[Stored records]
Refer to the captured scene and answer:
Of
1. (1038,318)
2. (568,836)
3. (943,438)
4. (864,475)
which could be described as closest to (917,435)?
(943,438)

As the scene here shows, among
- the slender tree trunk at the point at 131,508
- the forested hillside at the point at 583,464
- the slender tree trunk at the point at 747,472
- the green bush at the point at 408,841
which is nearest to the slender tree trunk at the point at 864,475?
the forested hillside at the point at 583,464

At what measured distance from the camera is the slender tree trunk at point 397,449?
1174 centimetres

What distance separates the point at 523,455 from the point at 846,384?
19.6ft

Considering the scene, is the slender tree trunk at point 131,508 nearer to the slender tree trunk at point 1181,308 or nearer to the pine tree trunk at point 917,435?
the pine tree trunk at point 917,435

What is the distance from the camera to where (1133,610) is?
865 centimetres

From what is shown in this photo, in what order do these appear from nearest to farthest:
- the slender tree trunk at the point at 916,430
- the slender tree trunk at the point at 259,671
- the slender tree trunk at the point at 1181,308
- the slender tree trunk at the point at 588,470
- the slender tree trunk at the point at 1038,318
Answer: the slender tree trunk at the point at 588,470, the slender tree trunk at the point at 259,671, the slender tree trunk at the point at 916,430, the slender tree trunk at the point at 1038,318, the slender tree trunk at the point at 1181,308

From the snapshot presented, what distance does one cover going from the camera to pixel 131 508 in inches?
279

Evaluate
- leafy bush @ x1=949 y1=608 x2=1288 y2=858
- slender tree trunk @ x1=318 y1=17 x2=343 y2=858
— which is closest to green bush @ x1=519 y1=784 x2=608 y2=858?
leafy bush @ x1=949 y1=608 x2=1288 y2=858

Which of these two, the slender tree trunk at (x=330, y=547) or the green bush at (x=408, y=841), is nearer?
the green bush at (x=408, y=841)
==
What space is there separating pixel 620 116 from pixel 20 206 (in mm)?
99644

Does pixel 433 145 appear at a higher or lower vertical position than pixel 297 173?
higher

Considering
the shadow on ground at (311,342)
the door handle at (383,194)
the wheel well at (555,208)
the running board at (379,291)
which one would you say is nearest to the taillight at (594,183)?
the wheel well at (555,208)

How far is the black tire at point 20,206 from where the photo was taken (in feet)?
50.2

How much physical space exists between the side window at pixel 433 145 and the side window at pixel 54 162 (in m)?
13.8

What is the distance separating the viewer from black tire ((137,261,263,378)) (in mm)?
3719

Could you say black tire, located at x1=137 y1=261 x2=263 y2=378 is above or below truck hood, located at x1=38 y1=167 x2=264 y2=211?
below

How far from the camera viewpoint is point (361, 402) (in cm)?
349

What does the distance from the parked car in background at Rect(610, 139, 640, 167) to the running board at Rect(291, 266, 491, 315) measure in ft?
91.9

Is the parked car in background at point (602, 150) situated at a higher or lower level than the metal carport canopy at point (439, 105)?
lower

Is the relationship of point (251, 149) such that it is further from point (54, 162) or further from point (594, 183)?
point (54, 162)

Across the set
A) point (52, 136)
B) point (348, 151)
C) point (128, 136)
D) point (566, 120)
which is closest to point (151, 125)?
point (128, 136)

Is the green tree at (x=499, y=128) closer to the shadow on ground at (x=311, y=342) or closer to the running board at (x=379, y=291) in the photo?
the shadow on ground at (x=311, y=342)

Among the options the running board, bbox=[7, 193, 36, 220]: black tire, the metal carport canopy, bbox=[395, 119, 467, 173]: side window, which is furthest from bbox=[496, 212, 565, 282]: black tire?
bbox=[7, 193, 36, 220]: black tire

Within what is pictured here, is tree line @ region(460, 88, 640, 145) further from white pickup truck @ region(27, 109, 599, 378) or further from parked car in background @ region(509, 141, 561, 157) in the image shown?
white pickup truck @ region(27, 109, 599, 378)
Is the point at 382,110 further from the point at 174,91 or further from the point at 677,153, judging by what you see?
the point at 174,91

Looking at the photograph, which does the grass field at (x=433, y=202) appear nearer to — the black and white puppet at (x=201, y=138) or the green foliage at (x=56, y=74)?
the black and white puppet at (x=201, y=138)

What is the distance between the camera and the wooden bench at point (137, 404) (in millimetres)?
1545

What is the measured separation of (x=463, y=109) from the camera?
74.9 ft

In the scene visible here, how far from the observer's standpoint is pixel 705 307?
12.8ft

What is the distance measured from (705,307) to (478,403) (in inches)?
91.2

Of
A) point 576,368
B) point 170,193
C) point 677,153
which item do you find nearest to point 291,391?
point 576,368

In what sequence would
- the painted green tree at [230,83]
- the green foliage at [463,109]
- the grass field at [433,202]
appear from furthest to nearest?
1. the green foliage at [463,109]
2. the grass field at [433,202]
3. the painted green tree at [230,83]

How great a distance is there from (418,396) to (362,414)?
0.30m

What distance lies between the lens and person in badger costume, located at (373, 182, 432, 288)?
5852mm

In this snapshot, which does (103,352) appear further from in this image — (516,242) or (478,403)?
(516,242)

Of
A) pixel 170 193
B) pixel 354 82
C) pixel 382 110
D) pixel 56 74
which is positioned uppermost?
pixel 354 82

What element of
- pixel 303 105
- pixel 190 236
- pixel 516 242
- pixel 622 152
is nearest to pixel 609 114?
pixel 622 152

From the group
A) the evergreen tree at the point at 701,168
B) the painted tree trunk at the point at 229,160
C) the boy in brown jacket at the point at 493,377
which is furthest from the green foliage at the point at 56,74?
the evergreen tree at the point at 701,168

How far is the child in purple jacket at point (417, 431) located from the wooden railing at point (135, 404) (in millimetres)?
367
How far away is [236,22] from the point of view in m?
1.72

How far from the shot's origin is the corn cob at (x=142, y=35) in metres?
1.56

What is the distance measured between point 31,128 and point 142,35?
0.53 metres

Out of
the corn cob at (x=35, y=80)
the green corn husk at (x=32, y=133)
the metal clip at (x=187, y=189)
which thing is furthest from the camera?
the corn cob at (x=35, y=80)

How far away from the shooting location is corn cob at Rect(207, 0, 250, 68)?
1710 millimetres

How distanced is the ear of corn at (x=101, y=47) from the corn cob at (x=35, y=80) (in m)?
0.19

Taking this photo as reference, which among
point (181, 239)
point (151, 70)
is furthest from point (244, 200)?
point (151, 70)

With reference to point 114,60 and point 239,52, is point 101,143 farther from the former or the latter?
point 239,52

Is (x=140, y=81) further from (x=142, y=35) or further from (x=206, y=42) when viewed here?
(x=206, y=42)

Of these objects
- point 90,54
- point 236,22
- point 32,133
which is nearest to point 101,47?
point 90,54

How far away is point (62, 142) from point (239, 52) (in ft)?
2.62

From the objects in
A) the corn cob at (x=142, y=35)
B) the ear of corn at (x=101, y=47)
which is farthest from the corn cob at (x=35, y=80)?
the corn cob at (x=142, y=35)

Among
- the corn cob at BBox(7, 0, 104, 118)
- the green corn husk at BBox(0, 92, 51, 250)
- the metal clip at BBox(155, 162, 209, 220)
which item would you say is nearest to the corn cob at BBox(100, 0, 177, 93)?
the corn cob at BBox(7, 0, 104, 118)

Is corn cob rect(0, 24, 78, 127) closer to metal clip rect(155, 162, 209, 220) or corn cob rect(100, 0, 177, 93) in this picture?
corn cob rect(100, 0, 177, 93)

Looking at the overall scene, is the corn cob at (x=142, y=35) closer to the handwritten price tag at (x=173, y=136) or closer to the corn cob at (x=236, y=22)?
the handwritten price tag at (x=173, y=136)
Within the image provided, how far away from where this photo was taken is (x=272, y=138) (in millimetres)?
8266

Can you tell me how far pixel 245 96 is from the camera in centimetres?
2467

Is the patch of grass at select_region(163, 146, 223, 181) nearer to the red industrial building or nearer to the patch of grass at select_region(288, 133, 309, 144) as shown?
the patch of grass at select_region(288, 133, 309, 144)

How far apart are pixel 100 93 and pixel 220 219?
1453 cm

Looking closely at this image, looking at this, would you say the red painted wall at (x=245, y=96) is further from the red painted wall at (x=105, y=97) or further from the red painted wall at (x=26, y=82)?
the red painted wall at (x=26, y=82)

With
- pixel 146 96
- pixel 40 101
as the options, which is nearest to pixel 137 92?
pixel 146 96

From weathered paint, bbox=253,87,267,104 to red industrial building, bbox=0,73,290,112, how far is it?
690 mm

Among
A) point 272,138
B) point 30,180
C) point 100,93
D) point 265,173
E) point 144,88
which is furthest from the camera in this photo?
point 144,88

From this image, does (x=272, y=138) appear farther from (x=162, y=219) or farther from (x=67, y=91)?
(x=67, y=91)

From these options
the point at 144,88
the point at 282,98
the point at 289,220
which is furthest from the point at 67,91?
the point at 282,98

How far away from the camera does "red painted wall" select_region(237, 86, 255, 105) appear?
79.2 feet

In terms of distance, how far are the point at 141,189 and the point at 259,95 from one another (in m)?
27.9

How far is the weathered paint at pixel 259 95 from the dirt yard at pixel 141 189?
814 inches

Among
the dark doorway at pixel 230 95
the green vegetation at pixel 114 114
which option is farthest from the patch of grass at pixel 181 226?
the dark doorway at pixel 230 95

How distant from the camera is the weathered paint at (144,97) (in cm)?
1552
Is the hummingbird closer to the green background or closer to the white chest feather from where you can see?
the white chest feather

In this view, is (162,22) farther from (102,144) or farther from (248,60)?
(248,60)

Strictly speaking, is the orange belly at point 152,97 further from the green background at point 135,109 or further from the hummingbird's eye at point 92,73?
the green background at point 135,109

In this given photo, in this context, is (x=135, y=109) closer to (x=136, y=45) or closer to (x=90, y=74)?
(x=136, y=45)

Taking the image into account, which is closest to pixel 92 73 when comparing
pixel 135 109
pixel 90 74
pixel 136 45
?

Written exercise.
Can you transcribe the rows above exactly, starting with the line that contains "Refer to the" and going on through the line that contains "865 centimetres"?

Answer in full.
Refer to the captured scene and answer:
Of
1. (1038,318)
2. (568,836)
3. (943,438)
4. (864,475)
which could be described as closest to (917,435)?
(943,438)

As the scene here shows, among
- the slender tree trunk at the point at 131,508
- the forested hillside at the point at 583,464
- the slender tree trunk at the point at 747,472
- the green bush at the point at 408,841
which is nearest to the slender tree trunk at the point at 864,475?
the forested hillside at the point at 583,464

At what measured distance from the camera is the slender tree trunk at point 397,449?
1174 centimetres

What distance separates the point at 523,455 from the point at 846,384?
19.6ft

Considering the scene, is the slender tree trunk at point 131,508 nearer to the slender tree trunk at point 1181,308 or nearer to the pine tree trunk at point 917,435?
the pine tree trunk at point 917,435

What is the distance from the camera to where (1133,610) is?
865 centimetres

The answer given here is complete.